Creating New Representations of Yugoslav national Territory: Dragutin Gostuški's Symphonic Poem Belgrade
Abstract
In the following I will discuss symphonic poem Beograd (»Belgrade«) composed by Serbian author Dragutin Gostuški in 1951, and afterwards used for аmusical »documentary television film« in 1969, in the context of the processes of building new representations of the state territory of socialist Yugoslavia. I will firstly discuss the particular political and social issues of territorial trans-formation in the early socialist Yugoslavia, reflecting on the theoretical issues of nation-state territorial authority and space representations.
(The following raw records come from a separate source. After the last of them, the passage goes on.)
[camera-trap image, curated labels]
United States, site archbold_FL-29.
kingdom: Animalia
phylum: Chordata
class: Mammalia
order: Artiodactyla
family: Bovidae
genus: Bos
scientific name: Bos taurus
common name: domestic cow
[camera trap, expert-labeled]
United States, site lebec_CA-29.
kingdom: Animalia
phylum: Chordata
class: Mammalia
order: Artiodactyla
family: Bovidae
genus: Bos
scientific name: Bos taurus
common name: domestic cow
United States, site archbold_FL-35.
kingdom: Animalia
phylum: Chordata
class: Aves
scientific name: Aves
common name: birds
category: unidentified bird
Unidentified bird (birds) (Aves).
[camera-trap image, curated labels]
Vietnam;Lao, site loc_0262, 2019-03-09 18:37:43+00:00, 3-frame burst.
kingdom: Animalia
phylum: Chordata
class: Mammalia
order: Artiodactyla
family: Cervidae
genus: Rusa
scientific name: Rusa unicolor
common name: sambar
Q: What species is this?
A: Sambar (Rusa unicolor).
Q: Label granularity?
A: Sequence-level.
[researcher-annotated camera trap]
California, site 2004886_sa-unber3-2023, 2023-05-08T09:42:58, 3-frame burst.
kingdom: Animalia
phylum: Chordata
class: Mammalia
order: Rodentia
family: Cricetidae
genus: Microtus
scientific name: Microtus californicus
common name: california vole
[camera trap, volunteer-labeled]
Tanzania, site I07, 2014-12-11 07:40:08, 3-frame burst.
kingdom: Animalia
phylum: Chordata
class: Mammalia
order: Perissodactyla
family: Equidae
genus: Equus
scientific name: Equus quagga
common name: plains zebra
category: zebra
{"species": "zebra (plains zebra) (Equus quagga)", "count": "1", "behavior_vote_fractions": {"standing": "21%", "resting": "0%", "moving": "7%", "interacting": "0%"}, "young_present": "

I will then specifically point out how the new territorial narratives of partisan warfare and rebuilding and development featured in the most poignant and all-pervading musical genre of the time, the mass song. Analysing Gostuški's symphonic poem, I will show how the topoi established in the mass songs penetrated his symphonic idiom, positioning this work as a part and parcel of the representations of space in the socialist Yugoslavia. Finally, referring to the two versions of the ›script‹ for the documentary film from 1969, I will discuss how the cult of labour and the rising cult of enjoyment were portrayed as parallel to the narrative of partisan warfare and positioned as a part of lived experience of the new socialist urban utopia.